И поднимается следом за ним Чебутыкин. Шаг за шагом он проведет вдоль рампы барона, чтобы, остановившись у невидимой, какой-то «последней» черты, бросить к его ногам перчатку. Вот вернулся, отвел к «барьеру» Соленого… (Так прорвавшись сквозь комическую изнанку — созерцающий и безразличный «зал» — властно входит в спектакль пантомима дуэли — эпиграф, предсказание и внутреннее действие всей постановки в целом).

…Между тем, мягким, крадущимся шагом уже подходит к Тузенбаху Ферапонт. Держа зажженную свечку в руке, не слушая монолога обреченного, он долго всматривается в его лицо. И вот Тузенбах «зажат в угол». «Надвигается на всех нас громада, готовится здоровая сильная буря…» — нарастающая музыка заглушает слова, и, не выдержав ее напора, барон зажимает уши.

Стремительно перешел в глубину… И снова радостно, громко, уверенно звучит его голос. И вновь приближается к нему Ферапонт. И снова, не выдержав музыки, Тузенбах сжимает ладонями голову.

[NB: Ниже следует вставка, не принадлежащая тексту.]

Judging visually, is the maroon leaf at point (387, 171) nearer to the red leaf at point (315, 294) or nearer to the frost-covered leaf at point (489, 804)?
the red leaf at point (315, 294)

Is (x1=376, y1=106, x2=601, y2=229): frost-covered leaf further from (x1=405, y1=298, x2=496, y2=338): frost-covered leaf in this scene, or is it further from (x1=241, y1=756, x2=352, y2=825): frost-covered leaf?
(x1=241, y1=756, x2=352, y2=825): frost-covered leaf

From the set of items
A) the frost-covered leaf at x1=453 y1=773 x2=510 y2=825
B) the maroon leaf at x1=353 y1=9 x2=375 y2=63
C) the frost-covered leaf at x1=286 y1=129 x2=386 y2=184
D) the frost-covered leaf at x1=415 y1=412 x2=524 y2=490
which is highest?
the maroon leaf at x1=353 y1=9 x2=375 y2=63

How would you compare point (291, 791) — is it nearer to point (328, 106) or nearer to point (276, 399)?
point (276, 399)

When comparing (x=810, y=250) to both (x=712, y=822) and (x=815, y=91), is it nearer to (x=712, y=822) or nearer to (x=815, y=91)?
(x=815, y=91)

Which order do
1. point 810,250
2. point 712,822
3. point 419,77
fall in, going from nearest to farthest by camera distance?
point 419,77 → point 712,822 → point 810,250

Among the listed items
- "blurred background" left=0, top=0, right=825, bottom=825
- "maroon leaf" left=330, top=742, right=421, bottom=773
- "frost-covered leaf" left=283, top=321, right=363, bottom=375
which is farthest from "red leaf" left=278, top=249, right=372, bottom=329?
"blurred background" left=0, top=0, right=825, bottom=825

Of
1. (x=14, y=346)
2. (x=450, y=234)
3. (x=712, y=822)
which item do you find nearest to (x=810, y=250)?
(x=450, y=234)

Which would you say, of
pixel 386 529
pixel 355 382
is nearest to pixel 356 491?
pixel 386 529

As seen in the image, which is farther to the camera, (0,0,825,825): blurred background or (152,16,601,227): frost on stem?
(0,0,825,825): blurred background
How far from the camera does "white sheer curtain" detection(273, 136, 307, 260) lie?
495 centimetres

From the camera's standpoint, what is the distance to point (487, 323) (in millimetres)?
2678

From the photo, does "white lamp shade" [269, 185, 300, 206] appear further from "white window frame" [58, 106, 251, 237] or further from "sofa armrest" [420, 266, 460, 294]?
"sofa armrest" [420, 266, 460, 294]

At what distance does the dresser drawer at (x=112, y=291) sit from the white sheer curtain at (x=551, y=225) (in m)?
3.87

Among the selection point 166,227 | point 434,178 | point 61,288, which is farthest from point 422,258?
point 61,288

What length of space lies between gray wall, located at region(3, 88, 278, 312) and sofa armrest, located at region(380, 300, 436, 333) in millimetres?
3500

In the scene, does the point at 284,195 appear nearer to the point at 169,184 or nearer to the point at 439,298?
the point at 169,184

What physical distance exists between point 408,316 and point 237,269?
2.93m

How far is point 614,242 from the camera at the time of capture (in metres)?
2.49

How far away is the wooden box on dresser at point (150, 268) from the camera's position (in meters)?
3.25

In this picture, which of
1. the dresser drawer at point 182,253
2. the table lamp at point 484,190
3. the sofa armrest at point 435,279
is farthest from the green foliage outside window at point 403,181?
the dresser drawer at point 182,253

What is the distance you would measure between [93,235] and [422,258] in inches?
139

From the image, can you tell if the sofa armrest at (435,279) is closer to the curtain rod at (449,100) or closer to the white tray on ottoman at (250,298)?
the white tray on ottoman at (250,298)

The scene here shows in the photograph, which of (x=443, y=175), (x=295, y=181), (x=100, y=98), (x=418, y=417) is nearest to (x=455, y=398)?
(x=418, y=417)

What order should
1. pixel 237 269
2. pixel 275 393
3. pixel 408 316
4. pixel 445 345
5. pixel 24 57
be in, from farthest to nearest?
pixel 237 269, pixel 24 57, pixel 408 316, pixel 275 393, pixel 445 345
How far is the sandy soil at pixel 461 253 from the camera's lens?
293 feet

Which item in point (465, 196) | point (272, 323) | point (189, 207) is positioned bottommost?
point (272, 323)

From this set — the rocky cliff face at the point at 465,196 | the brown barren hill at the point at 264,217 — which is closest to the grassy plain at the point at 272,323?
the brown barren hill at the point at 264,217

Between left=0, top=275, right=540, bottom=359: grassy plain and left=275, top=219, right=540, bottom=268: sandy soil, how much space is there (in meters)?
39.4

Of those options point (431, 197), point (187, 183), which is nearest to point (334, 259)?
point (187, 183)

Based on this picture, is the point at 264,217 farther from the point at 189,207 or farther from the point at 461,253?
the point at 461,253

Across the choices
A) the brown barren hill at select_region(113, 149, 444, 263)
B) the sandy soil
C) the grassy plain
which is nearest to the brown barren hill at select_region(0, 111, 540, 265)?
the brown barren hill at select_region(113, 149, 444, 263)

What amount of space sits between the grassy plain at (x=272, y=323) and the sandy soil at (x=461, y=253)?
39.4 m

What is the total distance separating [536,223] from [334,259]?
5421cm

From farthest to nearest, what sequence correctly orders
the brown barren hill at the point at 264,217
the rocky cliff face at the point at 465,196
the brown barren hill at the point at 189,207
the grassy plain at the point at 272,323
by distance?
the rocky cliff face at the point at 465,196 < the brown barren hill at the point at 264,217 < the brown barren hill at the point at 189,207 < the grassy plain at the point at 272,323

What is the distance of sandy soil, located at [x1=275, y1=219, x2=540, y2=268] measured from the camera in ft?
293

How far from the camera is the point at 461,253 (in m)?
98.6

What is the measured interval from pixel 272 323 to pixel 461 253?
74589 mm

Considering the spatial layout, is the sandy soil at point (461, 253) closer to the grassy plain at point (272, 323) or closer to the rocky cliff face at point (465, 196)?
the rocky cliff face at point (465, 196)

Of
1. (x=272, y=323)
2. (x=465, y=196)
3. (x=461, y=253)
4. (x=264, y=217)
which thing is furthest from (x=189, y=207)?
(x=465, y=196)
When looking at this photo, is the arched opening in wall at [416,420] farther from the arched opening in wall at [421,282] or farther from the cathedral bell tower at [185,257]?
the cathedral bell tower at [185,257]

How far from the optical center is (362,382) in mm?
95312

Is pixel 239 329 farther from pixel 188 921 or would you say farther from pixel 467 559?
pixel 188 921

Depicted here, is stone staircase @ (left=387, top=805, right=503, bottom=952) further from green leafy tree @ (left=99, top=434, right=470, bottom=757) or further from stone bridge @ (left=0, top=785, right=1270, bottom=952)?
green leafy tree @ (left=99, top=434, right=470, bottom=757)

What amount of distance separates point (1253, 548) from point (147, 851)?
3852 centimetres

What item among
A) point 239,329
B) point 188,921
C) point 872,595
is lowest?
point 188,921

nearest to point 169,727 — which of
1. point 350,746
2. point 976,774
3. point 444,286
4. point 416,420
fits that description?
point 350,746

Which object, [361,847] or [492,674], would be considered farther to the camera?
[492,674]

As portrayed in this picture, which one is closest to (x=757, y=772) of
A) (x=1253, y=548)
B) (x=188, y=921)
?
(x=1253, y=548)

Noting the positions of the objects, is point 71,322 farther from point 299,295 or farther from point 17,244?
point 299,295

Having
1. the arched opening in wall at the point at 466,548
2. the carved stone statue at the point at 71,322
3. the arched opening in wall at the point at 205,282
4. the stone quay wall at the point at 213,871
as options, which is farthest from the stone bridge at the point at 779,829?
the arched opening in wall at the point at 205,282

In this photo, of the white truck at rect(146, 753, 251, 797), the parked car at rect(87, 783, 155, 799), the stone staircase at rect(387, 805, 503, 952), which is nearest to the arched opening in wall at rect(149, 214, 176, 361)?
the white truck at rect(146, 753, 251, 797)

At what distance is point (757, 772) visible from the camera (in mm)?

Вот уже вышел на сценку… Следом в проеме деревянного театрика возникают Соленый и Чебутыкин. Идет расстановка дуэлянтов в позицию, но не замечает этого барон. Он слишком занят своим открытием. В который раз пытается объяснить он присутствующим то близкое, что ожидает нас: «…готовится здоровая сильная буря, которая идет, уже близка… а через какие-нибудь двадцать пять — тридцать лет…» — но, вытянув руку, обрывает мечты, прицелившийся из револьвера, Соленый: «Или я вспылю и пущу вам пулю в лоб…»

Марш!

…Любимов не случайно не дает Тузенбаху-Матюхину говорить. Интеллигентнейший Тузенбах «не работал ни разу», он - теоретик жизни. Он слышит то, что еще скрыто от живущих людей, и потому не может быть расслышан другими. И уже в звуковой партитуре режиссер заглушает шумом его слова.

Вот оно — предсказание любимовского спектакля. В который раз раздается оглушающий марш, словно бы в ответ на него, содрогаясь в агонии и ударяясь головой в деревянную арьерстену театрика, — можно головой биться об стену! — проходит, чеканя шаг, заранее убитый барон и падает под ноги стоящих рядом.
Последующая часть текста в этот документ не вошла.